Deprivation of Citizenship Orders (Effect during Appeal) Bill Debate
Full Debate: Read Full DebateLord German
Main Page: Lord German (Liberal Democrat - Life peer)Department Debates - View all Lord German's debates with the Home Office
(1 week, 2 days ago)
Lords ChamberMy Lords, this legislation, while described by the Government as “small” and highly focused, carries constitutional significance and poses risks to fundamental rights, which is why it needs the rigorous scrutiny which this House can provide. The Government’s stated purpose for the Bill is clear: to safeguard the UK from individuals who pose a threat to national security or public safety. The Bill seeks to amend Section 40A of the British Nationality Act 1981 to ensure that if the Government strip a person of their British citizenship, the deprivation order remains in effect throughout the entire appeal process. This measure is a direct response to the Supreme Court judgment in N3(ZA) v the Secretary of State for the Home Department. That judgment established that when a person successfully appeals a deprivation order, their citizenship is automatically and retrospectively restored at that point.
The Government argue that this Bill is necessary to prevent high-harm individuals who are overseas from returning to the UK, and to stop persons seeking to undermine deprivation action by renouncing other nationalities in order to become stateless while an appeal remains ongoing. I understand the Government’s duty to keep the country safe, but we must question whether this measure is right, proportionate and the only tool available to achieve that goal. I will raise some of the contradictions that have been raised in the other place and look at some of the possible solutions to them. I will then pose questions to the Minister that I think will help to clarify the rightness and proportionality of the measure and whether it is indeed the only tool available to achieve that goal.
This Bill proposes to overturn the ordinary presumption that court orders take immediate effect. The legislation delays the restoration of citizenship until all governmental appeal rights are exhausted. That diminishes the only mechanism for scrutinising the Home Secretary’s decisions and thus could be viewed as an assault on the rule of law. The Bill grants the Government unwarranted power to ignore court rulings that find their actions unlawful. The Bill also applies retrospectively to appeals brought but not yet finally determined. This means that any individuals currently caught in the legal process will have the rules changed against them mid-appeal.

* DIRECTIVE A *
Reproduce word for word the passage of the debate extract starting at "Deprivation of Citizenship" and ending at "2 days ago)".
The debate extract and the records come from unrelated sources.

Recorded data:
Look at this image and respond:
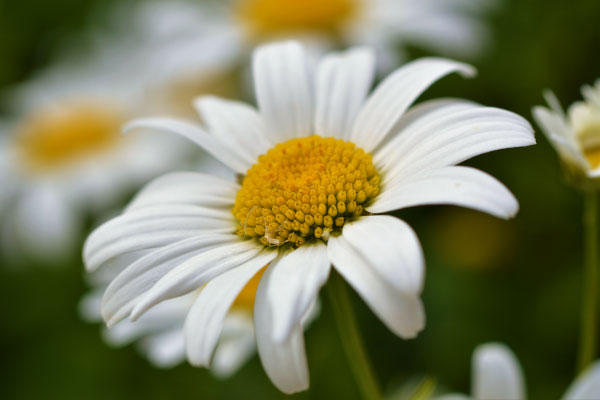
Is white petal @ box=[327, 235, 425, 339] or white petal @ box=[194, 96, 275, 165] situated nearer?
white petal @ box=[327, 235, 425, 339]

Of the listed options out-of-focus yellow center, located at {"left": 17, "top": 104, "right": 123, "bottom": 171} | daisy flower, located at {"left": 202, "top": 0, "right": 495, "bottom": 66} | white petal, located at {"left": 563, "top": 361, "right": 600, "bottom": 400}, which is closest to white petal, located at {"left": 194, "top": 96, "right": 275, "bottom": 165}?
white petal, located at {"left": 563, "top": 361, "right": 600, "bottom": 400}

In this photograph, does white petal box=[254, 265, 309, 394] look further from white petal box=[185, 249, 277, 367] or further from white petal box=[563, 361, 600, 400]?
white petal box=[563, 361, 600, 400]

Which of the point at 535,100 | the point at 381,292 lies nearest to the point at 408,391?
the point at 381,292

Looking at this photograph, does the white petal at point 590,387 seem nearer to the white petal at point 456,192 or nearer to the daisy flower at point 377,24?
the white petal at point 456,192

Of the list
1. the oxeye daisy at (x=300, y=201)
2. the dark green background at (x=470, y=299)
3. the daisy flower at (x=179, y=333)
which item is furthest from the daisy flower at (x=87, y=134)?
the oxeye daisy at (x=300, y=201)

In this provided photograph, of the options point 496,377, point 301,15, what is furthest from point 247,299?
point 301,15

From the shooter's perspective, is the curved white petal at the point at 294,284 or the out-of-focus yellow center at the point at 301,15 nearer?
the curved white petal at the point at 294,284
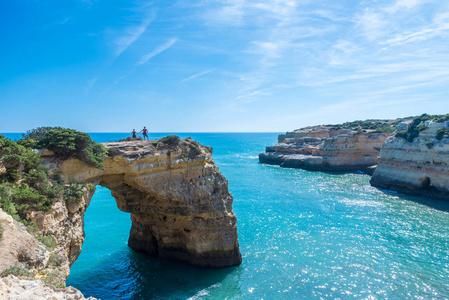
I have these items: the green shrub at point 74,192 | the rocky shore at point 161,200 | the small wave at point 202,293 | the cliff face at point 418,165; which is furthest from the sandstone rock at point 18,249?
the cliff face at point 418,165

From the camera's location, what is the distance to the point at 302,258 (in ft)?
68.3

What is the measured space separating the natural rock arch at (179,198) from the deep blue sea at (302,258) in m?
1.34

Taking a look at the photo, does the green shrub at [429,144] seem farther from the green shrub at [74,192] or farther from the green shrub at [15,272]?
the green shrub at [15,272]

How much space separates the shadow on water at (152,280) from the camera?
16.5m

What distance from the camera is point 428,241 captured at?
23.9 metres

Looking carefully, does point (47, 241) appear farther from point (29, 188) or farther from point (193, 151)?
point (193, 151)

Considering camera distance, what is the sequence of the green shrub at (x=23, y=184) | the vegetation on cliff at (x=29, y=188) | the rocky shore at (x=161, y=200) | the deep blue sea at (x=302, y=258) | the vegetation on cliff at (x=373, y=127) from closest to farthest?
1. the vegetation on cliff at (x=29, y=188)
2. the green shrub at (x=23, y=184)
3. the rocky shore at (x=161, y=200)
4. the deep blue sea at (x=302, y=258)
5. the vegetation on cliff at (x=373, y=127)

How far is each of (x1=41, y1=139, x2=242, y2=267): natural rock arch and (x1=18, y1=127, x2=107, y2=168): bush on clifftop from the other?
6.81 ft

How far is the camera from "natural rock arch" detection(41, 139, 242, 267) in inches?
679

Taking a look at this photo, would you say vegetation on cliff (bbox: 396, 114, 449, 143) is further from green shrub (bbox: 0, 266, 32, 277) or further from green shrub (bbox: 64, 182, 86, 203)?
green shrub (bbox: 0, 266, 32, 277)

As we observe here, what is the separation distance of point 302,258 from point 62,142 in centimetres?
1881

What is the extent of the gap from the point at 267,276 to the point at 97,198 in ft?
104

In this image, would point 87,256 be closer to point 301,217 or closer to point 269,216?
point 269,216

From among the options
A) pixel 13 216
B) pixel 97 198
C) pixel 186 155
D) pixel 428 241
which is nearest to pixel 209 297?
pixel 186 155
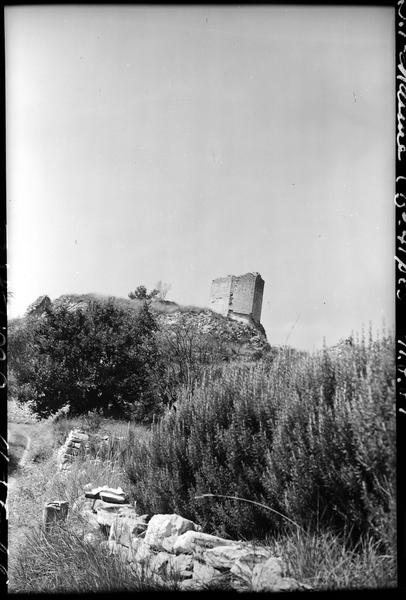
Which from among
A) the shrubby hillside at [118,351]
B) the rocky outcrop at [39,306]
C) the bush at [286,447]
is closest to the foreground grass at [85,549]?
the bush at [286,447]

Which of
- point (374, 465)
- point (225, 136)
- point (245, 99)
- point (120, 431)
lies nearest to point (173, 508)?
point (120, 431)

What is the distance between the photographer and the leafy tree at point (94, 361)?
15.0 ft

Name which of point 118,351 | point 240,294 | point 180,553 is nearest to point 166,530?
point 180,553

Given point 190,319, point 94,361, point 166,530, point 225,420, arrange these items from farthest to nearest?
point 94,361, point 190,319, point 225,420, point 166,530

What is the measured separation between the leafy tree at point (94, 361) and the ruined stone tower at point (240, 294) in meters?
0.54

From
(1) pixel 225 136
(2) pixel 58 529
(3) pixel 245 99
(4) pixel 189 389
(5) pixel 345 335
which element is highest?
(3) pixel 245 99

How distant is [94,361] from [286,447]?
160 cm

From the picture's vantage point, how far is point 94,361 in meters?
4.66

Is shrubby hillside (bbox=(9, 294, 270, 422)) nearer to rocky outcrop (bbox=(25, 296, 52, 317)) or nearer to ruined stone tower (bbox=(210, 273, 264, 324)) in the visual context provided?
rocky outcrop (bbox=(25, 296, 52, 317))

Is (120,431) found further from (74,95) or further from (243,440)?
(74,95)

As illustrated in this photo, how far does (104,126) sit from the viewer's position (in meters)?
4.47

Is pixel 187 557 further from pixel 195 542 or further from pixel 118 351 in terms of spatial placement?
pixel 118 351

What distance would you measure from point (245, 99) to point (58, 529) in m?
3.40

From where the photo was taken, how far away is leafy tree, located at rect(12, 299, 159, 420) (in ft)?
15.0
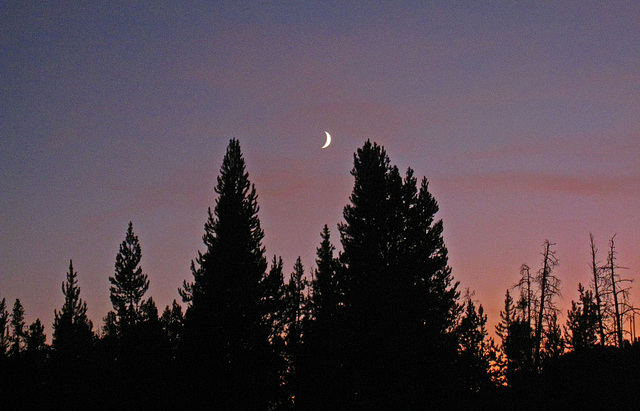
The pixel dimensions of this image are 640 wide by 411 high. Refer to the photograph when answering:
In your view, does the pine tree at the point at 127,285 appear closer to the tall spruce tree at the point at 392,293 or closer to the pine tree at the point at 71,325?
the pine tree at the point at 71,325

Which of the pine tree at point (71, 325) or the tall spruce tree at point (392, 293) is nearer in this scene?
the tall spruce tree at point (392, 293)

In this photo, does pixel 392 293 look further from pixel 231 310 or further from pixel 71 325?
pixel 71 325

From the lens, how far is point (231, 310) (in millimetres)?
28875

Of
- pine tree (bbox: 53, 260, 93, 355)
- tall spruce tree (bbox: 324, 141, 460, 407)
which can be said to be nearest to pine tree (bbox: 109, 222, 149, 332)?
pine tree (bbox: 53, 260, 93, 355)

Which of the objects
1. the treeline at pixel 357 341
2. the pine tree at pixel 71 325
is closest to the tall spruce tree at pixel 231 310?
the treeline at pixel 357 341

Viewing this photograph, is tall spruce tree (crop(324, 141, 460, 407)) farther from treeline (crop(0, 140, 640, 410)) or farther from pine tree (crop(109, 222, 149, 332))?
pine tree (crop(109, 222, 149, 332))

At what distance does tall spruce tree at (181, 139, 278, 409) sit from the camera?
27.3 m

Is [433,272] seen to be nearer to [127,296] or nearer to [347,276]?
[347,276]

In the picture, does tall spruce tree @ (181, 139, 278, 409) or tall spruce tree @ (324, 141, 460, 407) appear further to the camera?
tall spruce tree @ (181, 139, 278, 409)

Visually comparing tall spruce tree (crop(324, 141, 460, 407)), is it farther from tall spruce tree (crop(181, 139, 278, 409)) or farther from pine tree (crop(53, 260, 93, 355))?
pine tree (crop(53, 260, 93, 355))

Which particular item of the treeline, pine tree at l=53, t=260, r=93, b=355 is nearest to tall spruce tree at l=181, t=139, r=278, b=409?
the treeline

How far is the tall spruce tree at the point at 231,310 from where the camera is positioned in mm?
27328

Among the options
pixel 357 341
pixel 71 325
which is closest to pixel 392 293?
pixel 357 341

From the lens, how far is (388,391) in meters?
23.7
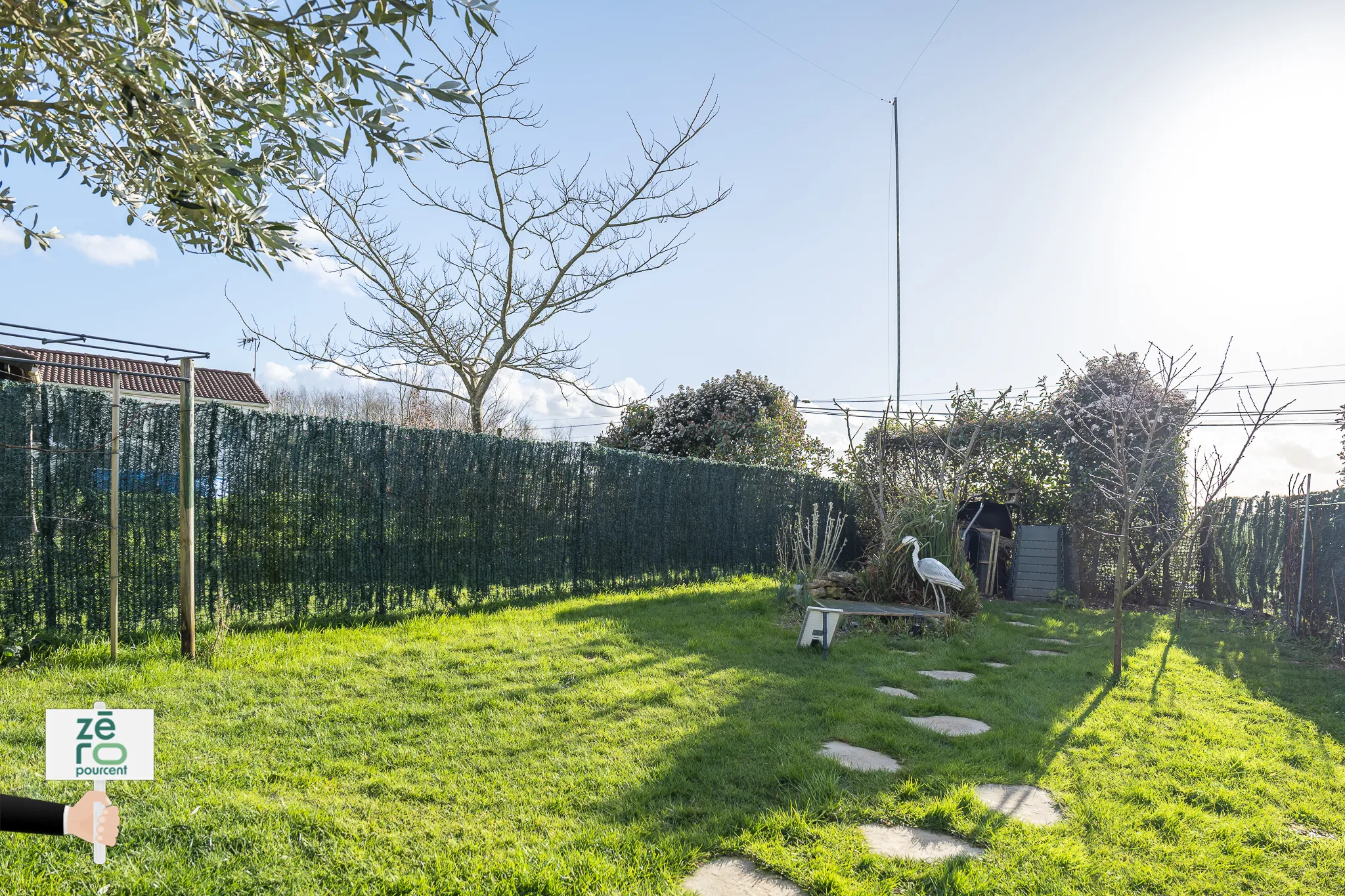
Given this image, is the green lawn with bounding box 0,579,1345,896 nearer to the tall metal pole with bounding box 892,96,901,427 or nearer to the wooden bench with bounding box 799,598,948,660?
the wooden bench with bounding box 799,598,948,660

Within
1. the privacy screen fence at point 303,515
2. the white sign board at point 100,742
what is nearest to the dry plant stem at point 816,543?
the privacy screen fence at point 303,515

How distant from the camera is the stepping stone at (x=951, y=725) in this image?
4.06m

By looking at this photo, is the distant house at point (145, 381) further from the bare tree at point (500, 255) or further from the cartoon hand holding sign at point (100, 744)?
the cartoon hand holding sign at point (100, 744)

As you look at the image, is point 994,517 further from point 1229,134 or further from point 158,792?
point 158,792

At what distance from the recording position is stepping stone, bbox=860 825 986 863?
2607 mm

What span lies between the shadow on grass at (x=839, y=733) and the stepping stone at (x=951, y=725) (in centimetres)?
7

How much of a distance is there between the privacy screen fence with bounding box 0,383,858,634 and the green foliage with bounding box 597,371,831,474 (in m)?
3.65

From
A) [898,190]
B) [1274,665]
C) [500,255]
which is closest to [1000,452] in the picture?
[898,190]

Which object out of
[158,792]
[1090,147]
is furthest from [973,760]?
[1090,147]

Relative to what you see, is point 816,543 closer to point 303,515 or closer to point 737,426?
point 737,426

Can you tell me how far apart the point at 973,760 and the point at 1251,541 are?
27.9 ft

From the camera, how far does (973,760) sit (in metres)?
3.56

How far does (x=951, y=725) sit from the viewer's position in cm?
421

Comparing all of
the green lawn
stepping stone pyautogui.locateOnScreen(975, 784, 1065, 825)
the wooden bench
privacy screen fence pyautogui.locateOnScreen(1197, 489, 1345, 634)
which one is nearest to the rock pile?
the wooden bench
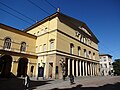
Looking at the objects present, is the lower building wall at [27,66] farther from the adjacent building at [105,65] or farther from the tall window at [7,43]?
the adjacent building at [105,65]

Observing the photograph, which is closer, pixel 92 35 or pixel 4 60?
pixel 4 60

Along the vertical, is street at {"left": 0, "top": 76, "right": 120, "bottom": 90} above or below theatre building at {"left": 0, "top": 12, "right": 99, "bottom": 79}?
below

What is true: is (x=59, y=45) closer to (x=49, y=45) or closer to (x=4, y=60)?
(x=49, y=45)

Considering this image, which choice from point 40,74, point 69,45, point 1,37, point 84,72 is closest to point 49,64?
point 40,74

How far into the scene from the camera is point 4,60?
86.3ft

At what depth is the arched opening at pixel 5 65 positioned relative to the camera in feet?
83.6

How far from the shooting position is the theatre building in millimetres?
25766

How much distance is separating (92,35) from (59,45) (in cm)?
2383

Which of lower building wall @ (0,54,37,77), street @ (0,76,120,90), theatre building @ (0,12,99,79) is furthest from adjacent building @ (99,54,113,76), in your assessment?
street @ (0,76,120,90)

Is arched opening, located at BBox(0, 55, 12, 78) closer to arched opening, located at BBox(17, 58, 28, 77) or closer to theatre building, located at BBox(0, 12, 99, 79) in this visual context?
theatre building, located at BBox(0, 12, 99, 79)

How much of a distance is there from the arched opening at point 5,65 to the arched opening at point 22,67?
2550mm

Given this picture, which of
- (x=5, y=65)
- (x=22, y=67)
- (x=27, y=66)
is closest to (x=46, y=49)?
(x=27, y=66)

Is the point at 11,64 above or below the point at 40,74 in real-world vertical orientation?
above

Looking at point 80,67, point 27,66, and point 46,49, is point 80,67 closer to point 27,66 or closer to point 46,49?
point 46,49
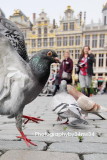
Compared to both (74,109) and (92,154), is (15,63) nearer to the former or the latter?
(92,154)

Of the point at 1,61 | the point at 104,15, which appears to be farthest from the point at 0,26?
the point at 104,15

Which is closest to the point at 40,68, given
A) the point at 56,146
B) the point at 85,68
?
the point at 56,146

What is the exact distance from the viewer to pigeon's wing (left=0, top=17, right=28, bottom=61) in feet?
6.51

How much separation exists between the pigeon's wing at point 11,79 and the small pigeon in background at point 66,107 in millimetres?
1070

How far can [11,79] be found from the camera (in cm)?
177

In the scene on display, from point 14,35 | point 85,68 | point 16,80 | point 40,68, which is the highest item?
point 14,35

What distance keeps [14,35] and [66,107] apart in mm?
1232

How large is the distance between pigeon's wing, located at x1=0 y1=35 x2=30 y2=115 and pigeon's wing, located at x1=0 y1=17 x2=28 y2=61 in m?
0.27

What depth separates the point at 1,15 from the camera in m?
2.02

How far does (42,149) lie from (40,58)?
0.85 metres

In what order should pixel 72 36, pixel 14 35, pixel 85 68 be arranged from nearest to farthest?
pixel 14 35, pixel 85 68, pixel 72 36

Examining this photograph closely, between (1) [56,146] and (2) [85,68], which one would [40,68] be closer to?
(1) [56,146]

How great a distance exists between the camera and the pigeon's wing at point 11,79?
68.4 inches

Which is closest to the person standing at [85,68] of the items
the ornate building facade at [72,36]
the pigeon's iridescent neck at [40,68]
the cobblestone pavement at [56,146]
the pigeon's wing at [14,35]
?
the cobblestone pavement at [56,146]
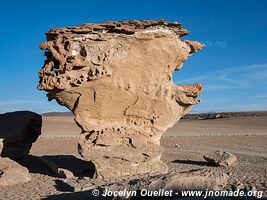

* DIRECTIVE B *
Rewrite the lines of the records starting at the line that contains "What distance keeps" and ending at the end of the records as a Markdown table with the columns No. and Record line. Omit blank lines and the pictures.

* WRITTEN ANSWER A *
Deprivation of Citizenship Orders (Effect during Appeal) Bill Debate
Full Debate: Read Full DebateLord German
Main Page: Lord German (Liberal Democrat - Life peer)Department Debates - View all Lord German's debates with the Home Office
(1 week, 2 days ago)

* WRITTEN ANSWER B *
| No. | Record line |
|---|---|
| 1 | What distance keeps [14,35] and [66,107] apart in mm? |
| 2 | 1232 |
| 3 | How large is the distance between pigeon's wing, located at x1=0 y1=35 x2=30 y2=115 and pigeon's wing, located at x1=0 y1=17 x2=28 y2=61 in m? |
| 4 | 0.27 |
| 5 | What depth separates the point at 1,15 from the camera in m? |
| 6 | 2.02 |
| 7 | How far does (42,149) lie from (40,58)? |
| 8 | 0.85 metres |
| 9 | In what order should pixel 72 36, pixel 14 35, pixel 85 68 be arranged from nearest to farthest? |
| 10 | pixel 14 35, pixel 85 68, pixel 72 36 |
| 11 | Examining this photograph closely, between (1) [56,146] and (2) [85,68], which one would [40,68] be closer to? |
| 12 | (1) [56,146] |
| 13 | How great a distance exists between the camera and the pigeon's wing at point 11,79? |
| 14 | 68.4 inches |
| 15 | Which is closest to the person standing at [85,68] of the items |
| 16 | the ornate building facade at [72,36] |
| 17 | the pigeon's iridescent neck at [40,68] |
| 18 | the cobblestone pavement at [56,146] |
| 19 | the pigeon's wing at [14,35] |
| 20 | ? |
| 21 | the cobblestone pavement at [56,146] |